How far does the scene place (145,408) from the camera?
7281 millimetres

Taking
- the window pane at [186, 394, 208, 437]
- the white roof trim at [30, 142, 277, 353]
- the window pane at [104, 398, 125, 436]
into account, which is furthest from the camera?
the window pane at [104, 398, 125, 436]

• Direction: Convert the lines of the records above into a JSON list of strings, with one string per line and blank lines omitted.

• Complete output:
[
  "How far does the scene place (145,408) from the camera?",
  "7281 millimetres",
  "Taking",
  "- the window pane at [186, 394, 208, 437]",
  "- the white roof trim at [30, 142, 277, 353]",
  "- the window pane at [104, 398, 125, 436]",
  "into account, which is furthest from the camera?",
  "the window pane at [104, 398, 125, 436]"
]